WHEN Brian Flynn returned to Burnley early on in the 1982/83 season he was hailed as the returning hero.

A five-year spell at Leeds had come to an end and the Welshman was returning to Turf Moor during one of the Clarets’ most memorable and tumultuous seasons of recent memory.

But Flynn said he now regrets the move and should never have returned to the club where he made his name and the town he still called home.

“Looking back I shouldn’t have come back,” he said. “But when I did come back it was a special time because of the cup runs.

“Financially it was a disaster, I took a 50 per cent pay cut to come back and I did it because it was Burnley Football Club, but they took me for granted.

“They knew I had an affinity with the club. There were no other offers at the time but it was a situation where it was make your mind up time quickly.

“I’d got injured at Leeds and I asked to go on loan to play a few games and I came back to Burnley for a month. When Burnley made an offer for me they said make your mind up quick because we need to know and then when I came over and met them they said this is the package.

“I said I’m earning twice as much as that, but I took it. It was still a good wage relative to the time but looking back in hindsight they took me for granted, they thought ‘he’ll come back because it’s Burnley’.”

During his second permanent spell at Burnley Flynn made another 80 appearances and was a regular in the 82/83 season which featured runs to the League Cup semi-final and the FA Cup quarter-final, but ended in disappointment with relegation to the third tier.

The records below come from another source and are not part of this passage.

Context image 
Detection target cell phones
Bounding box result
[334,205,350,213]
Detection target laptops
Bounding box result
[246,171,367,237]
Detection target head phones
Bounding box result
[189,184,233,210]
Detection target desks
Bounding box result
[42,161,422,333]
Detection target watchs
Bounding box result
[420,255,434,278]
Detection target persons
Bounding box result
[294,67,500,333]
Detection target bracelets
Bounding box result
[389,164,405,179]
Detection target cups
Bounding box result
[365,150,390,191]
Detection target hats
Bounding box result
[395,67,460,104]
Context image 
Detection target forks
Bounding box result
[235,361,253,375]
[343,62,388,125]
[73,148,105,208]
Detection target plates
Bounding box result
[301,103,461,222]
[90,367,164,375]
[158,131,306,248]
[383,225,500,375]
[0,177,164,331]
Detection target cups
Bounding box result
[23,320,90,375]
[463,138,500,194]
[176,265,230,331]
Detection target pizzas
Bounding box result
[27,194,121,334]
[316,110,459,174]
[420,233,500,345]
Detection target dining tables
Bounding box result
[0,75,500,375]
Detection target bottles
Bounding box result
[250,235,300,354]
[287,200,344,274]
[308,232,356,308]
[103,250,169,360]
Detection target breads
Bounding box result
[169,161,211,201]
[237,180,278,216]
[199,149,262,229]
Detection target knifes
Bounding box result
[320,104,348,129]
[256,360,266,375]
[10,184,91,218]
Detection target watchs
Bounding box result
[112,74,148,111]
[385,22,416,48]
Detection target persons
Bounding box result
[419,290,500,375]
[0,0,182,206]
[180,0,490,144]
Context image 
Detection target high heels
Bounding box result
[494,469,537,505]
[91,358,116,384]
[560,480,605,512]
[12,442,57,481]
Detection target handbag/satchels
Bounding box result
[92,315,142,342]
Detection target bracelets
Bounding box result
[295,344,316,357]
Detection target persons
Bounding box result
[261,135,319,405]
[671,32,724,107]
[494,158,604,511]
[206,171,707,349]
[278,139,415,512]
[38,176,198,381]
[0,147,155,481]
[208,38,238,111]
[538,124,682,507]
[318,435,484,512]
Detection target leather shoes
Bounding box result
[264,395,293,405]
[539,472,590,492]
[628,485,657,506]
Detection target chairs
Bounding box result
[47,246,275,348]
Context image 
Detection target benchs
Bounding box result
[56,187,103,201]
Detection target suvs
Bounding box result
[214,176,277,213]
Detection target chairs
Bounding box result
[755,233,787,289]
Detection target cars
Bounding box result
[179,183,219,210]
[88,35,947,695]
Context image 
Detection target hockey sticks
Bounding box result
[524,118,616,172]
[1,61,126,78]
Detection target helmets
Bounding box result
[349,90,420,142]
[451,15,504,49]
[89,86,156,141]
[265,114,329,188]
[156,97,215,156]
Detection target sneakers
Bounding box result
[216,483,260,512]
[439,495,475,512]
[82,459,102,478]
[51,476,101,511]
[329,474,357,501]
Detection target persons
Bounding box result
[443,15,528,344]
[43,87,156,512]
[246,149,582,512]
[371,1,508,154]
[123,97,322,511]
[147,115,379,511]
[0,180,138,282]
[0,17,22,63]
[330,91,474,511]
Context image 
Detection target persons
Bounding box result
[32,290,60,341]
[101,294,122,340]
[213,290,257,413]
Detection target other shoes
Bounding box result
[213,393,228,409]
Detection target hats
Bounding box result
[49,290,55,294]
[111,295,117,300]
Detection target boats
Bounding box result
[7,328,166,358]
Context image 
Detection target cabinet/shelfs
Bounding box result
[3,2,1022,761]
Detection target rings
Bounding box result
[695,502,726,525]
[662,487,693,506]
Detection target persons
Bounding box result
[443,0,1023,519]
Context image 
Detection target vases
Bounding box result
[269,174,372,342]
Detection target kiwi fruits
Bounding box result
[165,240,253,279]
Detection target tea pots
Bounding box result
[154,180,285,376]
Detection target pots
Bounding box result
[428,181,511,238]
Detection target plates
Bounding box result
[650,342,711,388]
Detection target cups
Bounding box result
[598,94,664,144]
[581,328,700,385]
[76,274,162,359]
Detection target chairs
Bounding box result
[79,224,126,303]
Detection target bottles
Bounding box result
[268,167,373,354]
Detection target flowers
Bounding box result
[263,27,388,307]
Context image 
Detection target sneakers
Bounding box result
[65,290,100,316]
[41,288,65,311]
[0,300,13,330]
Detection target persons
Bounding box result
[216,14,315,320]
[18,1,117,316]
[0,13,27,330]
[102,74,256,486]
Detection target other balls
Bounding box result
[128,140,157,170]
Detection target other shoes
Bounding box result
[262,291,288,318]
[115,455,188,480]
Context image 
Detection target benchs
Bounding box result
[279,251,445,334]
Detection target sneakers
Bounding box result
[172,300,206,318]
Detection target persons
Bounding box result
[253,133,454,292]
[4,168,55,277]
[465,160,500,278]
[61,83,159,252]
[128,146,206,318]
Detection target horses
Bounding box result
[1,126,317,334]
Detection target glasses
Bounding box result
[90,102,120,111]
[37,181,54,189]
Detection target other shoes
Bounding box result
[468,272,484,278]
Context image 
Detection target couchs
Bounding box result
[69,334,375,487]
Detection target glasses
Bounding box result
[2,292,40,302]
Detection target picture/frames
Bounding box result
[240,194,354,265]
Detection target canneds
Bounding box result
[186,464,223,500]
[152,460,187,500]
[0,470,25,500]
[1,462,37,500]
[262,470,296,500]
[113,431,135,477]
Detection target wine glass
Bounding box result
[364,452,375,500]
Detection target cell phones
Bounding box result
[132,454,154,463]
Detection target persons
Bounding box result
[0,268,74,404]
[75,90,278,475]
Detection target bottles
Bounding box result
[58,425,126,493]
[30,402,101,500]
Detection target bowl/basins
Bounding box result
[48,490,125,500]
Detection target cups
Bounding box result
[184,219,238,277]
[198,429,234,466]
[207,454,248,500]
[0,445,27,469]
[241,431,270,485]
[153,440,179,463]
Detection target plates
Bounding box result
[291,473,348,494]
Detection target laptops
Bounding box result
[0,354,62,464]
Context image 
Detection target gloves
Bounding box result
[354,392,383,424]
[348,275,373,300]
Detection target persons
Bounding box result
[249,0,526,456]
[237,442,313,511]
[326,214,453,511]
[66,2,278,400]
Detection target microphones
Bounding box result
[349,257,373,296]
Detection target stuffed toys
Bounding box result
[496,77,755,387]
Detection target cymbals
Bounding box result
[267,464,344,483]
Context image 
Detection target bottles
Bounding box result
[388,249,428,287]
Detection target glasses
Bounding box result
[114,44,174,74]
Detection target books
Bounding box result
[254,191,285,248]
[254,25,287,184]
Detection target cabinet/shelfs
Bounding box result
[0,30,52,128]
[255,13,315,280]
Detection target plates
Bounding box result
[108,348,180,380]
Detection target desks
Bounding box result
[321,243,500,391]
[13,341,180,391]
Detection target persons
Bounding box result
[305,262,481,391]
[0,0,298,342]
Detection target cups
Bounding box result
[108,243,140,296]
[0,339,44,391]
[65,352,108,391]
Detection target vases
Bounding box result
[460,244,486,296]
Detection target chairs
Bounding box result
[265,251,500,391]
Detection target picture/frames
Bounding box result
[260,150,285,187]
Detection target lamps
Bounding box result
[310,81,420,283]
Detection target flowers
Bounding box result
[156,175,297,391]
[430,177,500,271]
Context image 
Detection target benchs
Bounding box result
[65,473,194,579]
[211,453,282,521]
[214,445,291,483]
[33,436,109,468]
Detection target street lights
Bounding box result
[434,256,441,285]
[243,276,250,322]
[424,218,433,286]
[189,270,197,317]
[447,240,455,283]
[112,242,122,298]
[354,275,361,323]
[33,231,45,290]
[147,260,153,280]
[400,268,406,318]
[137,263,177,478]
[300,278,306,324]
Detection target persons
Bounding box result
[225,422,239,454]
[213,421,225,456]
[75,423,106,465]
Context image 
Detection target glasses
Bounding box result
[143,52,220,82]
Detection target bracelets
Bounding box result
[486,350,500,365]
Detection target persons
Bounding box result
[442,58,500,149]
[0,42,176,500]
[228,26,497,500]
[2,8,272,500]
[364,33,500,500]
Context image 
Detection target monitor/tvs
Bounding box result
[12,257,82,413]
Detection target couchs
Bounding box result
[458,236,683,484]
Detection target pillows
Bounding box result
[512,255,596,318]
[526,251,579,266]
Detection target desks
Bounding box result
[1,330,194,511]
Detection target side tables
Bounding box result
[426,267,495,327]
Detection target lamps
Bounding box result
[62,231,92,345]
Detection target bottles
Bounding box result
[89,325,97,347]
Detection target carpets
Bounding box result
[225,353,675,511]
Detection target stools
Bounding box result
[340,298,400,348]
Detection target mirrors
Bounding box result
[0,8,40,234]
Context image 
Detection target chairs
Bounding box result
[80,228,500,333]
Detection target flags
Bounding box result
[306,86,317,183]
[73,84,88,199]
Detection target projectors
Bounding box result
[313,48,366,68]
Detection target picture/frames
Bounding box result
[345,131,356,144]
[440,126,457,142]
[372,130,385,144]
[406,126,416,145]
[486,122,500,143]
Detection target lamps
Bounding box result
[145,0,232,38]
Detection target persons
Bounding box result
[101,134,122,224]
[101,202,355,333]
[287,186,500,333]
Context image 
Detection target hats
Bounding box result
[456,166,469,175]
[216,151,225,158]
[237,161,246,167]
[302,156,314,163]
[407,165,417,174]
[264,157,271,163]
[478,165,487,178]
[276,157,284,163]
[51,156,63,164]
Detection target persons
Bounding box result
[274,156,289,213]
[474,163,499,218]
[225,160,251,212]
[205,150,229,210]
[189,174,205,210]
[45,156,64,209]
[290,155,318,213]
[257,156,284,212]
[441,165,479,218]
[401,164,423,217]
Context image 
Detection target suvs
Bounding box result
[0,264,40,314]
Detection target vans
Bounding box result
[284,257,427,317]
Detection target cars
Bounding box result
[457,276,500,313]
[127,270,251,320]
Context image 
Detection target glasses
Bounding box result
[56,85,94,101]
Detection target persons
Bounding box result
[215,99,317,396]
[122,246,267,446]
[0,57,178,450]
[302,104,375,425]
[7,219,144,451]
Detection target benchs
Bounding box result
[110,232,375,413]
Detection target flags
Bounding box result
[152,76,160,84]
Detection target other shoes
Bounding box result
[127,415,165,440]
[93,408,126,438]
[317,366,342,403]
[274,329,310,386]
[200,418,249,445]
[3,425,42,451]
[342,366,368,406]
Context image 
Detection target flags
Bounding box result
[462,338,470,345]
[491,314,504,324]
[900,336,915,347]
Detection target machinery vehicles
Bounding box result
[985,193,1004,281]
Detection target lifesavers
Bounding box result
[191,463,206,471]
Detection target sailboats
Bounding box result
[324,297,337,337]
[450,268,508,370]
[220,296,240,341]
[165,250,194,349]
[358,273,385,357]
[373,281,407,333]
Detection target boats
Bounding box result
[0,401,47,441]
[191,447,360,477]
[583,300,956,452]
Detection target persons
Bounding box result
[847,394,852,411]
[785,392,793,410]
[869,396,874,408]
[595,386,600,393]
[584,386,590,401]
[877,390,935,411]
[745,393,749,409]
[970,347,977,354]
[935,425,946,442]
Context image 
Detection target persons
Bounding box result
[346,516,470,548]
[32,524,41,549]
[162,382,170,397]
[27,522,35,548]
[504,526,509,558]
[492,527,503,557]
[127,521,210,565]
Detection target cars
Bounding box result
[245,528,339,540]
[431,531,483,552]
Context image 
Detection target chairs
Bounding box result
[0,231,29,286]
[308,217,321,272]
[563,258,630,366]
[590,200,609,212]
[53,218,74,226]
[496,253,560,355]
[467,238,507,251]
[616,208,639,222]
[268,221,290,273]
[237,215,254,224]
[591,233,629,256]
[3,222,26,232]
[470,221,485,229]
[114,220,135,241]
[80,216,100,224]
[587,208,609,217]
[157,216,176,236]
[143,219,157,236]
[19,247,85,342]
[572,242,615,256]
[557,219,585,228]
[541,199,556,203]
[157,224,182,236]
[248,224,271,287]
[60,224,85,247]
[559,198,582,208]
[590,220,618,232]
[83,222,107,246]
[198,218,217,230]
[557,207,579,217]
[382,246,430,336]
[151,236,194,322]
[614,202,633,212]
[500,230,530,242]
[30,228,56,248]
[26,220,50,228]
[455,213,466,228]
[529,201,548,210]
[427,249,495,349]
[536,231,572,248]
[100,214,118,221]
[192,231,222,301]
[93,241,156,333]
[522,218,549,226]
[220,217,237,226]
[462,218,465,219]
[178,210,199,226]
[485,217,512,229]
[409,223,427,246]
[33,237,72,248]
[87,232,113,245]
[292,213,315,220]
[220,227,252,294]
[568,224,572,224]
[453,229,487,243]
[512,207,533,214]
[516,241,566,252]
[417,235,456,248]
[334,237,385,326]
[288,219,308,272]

Flynn said: “There were two great cup runs, one ridiculous cup run in the League Cup. It was brilliant to be involved in those, absolutely fantastic.

“White Hart Lane was memorable, Brian Miller had just been sacked, we were driving down there to be slaughtered, we were struggling in the league, people said we were just going to turn up and Spurs were going to walk all over us.

“What a team they had, Hoddle, Ardiles, it was the full package, and we played them off the park and beat them 4-1, that’s not a freak result, 4-1 is a battering.

“We were better than them, we deserved to win, Billy Hamilton scored an unbelievable hat-trick.

“It was an unbelievable atmosphere at White Hart Lane, we must have had at least 7,000 Burnley fans there as well.

“People remember the two Liverpool games and how contrasting they were.

“We lost 3-0 at Anfield and won 1-0 at Turf Moor, but it could have been two in the second half, there was a sense we could do it. Had we got the second at the start of the second half it could have been, but the first leg was what did us.

“The cup run would have taken its toll that season, it was the same team that could beat Tottenham and Liverpool, it’s the old domino effect, once you’re on a downward spiral it’s difficult to stop it in the league.”

After relegation Flynn’s days were numbered and he said he was forced out of the club at the end.

He added: “Again when I look back I should have dug my heels in and said I’m not going, I was forced out of the door by John Benson.

“I was literally forced out of the door, I spoke to him about it many times and he just wanted me out.”

After leaving Burnley for a second time in 1984 Flynn spent a year at Cardiff City, but his Burnley connections would come in handy during the twilight years of his playing career.

After Cardiff he signed for Doncaster thanks to the influence of the man who signed him for Burnley as a 15-year-old, Dave Blakey, and then went to Bury to play under two of his former Turf Moor team-mates.

“I went to Bury because Martin Dobson and Frank Casper were there,” he said.

“They asked me to come and sign for them and because of them two I did, they were the big influence, a massive influence in me signing.”

After a short spell at Bury he had his first experience of coaching at Irish club Limerick with another former Claret, Billy Hamilton.

“Me and Billy Hamilton had a sort of a pact,” he said. “He got an offer at Christmas 1987 to go and be manager at Limerick and he said ‘I’m not coming unless Brian Flynn comes with me’.

“He phoned me up and said ‘come and be player/coach’. I said ‘I’m quite happy at Bury, things are going ok here’.”

Flynn was convinced to make the move in the end though and the two saved the club from relegation.

That was a taste of things to come for the former Burnley legend.

Flynn had been bitten by the coaching bug, and a career in management awaited.